State housing


State housing is a system of public housing in New Zealand, offering low-cost rental housing to residents on low to moderate incomes. Some 69,000 state houses are managed by Kāinga Ora – Homes and Communities, most of which are owned by the Crown. In excess of 31,000 former state houses exist, which are now privately owned after large-scale sell-offs during recent decades. Since 2014, state housing has been part of a wider social housing system, which also includes privately owned low-cost housing.
An archetypal 1930s and 1940s state house is a detached two- or three-bedroom cottage-style house, with weatherboard or brick veneer cladding, a steep hipped tile roof, and multi-paned timber casement windows. Thousands of these houses were built across New Zealand as state housing, and as private housing after World War II, when the government started selling their drawings and plans in an attempt to hasten housing construction. These houses, also known as "ex-state houses" to distinguish them from modern state housing, have a reputation of being well-built and are very sought after by real estate buyers, especially after the leaky homes crisis of the 1990s and 2000s hit buyer confidence in newer stock.

The Liberal Government

Urban working-class housing in New Zealand in the 19th century was of poor quality, with overcrowding, flimsy construction, little public space, often-polluted water, and lack of facilities for disposal of rubbish or effluent. Local bodies were not interested in enforcing existing regulations, such as minimum street widths, which might have improved housing, or in prosecuting slum landlords.
The Liberal Government, first elected in 1890, believed that the slums would cease to be a problem as workers moved to the country to become farmers or small town merchants. Instead, the cities continued to grow. A parallel idea of making Government-owned land on the outskirts of cities available for workers to create smallholdings failed to gain traction because the cheap commuter trains which might have transported them to their workplaces were not established, and the Government did not provide loans for building or allow the purchase of freehold land in the areas.
Prime Minister Richard Seddon introduced the Workers' Dwellings Act in 1905 to provide well-built suburban houses for workers who earned less than £156 per annum. He argued that these houses would prevent the decline of living standards in New Zealand and increase the money available to workers without increasing the costs to employers. By breaking private landlords' control over rental housing, housing costs for everyone would decline. The bill passed by 64 votes to 2, despite criticism over the cost of the scheme, the distance the houses would be from workplaces, particularly ports, and the lack of provision for Māori. Seddon estimated that 5,000 houses would be built under the scheme.
The Act allowed for workers to rent weekly, lease for 50 years with a right of renewal, or lease with the right to buy over a period ranging between 25 and 41 years. In practice, the Government did not initially advertise the weekly rental, but emphasised the lease with the right to buy. The Act specified that workers could be male or female, but women were discouraged from applying for the houses because the Government was concerned that "houses of ill-repute" might be established.

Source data
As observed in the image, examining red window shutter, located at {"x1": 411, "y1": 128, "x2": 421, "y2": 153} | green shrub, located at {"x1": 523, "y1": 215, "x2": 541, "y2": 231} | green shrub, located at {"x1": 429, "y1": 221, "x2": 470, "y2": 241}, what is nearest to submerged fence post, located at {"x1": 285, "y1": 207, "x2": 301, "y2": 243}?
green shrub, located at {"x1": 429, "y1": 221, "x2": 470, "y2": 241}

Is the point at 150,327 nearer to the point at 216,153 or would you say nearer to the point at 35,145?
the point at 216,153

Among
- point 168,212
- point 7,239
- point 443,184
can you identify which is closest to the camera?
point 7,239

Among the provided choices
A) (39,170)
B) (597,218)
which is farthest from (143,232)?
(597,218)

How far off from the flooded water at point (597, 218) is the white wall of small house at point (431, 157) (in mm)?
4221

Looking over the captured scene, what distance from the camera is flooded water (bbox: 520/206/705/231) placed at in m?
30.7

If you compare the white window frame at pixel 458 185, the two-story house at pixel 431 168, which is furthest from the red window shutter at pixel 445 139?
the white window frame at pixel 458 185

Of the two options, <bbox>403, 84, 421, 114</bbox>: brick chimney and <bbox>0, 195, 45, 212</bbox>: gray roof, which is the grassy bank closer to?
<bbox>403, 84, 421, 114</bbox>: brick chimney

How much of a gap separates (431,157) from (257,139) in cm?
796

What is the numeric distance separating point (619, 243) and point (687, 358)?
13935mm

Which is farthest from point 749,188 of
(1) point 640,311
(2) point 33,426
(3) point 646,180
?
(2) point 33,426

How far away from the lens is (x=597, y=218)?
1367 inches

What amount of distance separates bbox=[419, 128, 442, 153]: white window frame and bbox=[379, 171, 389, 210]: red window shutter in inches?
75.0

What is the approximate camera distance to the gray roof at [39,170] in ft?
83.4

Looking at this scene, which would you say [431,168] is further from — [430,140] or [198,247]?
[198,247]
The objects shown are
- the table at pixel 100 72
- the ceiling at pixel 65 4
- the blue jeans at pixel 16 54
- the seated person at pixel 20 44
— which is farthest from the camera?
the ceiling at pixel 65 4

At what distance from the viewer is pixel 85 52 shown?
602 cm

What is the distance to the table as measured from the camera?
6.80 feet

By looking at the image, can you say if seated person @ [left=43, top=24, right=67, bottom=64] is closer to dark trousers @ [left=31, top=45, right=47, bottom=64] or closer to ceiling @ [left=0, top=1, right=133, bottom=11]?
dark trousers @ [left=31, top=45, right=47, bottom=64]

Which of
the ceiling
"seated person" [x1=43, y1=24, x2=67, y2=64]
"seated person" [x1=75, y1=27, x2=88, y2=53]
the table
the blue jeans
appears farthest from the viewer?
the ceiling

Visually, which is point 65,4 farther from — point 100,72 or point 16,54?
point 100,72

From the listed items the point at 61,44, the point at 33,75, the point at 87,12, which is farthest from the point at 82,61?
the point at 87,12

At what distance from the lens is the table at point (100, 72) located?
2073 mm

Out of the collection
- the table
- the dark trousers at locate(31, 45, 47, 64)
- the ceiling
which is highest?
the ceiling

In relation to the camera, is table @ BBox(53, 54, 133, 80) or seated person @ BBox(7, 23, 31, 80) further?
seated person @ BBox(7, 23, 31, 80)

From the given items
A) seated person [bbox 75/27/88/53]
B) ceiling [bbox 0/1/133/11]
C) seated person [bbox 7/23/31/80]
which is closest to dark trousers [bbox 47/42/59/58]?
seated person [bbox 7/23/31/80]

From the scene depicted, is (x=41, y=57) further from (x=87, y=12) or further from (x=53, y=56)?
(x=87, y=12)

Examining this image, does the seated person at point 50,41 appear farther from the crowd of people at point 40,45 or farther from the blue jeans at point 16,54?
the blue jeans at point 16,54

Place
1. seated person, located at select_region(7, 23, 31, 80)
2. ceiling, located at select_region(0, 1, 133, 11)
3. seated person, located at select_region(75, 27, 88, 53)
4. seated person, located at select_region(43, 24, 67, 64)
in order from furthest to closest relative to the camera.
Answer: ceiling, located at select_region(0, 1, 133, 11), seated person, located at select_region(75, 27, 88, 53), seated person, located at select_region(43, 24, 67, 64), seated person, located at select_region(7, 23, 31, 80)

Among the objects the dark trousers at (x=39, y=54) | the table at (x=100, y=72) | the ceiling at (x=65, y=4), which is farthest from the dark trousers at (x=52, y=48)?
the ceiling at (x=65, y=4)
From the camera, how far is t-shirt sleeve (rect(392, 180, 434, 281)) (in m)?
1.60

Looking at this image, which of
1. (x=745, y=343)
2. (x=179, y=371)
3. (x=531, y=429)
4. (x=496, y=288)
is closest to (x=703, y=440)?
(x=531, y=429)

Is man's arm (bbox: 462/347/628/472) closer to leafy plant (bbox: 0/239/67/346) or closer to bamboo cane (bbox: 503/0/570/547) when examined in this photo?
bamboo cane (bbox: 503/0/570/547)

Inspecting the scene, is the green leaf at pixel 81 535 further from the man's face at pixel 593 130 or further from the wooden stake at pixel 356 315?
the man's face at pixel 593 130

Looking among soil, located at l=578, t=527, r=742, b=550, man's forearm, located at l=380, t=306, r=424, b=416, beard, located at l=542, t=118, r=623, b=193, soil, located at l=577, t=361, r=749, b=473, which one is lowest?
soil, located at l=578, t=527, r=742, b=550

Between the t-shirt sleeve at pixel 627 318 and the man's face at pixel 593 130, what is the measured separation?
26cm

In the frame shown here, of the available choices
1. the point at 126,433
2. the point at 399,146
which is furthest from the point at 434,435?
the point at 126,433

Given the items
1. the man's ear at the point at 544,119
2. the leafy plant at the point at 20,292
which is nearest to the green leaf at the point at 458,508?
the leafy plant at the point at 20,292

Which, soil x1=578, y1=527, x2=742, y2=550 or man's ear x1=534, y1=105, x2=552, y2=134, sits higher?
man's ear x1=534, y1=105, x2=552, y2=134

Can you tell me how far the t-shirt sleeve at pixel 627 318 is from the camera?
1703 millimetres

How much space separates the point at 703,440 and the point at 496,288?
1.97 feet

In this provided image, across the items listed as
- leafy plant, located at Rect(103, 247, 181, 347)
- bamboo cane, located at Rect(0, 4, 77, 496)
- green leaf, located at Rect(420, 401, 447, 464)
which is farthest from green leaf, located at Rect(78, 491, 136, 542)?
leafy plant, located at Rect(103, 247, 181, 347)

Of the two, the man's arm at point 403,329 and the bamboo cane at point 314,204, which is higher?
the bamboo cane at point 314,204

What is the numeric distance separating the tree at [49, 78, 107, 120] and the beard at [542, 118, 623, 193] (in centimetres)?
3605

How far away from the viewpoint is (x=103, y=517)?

Tasks:
A: In the state housing text, what annual earnings limit did the Workers' Dwellings Act of 1905 set for workers to qualify for the houses?
B: Resume the state housing text after its last sentence, keeping its tone and approach.

Results in order:
A: Workers had to earn less than £156 per annum.

B:
The standard of materials and construction was high, because the government was determined that the houses would not become slums. The Act specified that the rent was to be 5% per annum of the capital cost of the house and land, together with insurance and rates. The initial specification was that houses should cost no more than £300, but this was raised to £350–400, depending on construction materials, by the 1905 Amendment Act. This resulted in weekly rents ranging between 10s 6d and 12s 7d. All the houses had five rooms—a living room, a kitchen/dining room, and three bedrooms—as well as a bathroom. This allowed boys and girls to be given separate bedrooms from each other. Some houses were built of wood, some of concrete, and some of brick.
Twenty-five houses were built at Petone in 1905. Only four applications were received to lease them. Workers could reach Wellington with a 20-minute walk followed by a 30-minute train ride, but the train cost another two shillings a week. This left a family no better off than continuing to rent in Wellington. The government was forced to allow weekly tenancies and to raise the maximum income level to attract families to the houses. Other settlements such as the one in Belleknowes, Dunedin also had trouble finding renters. Houses built in the central suburbs, such as the eight in Newtown and twelve in Sydenham, New Zealand, attracted tenants much more readily.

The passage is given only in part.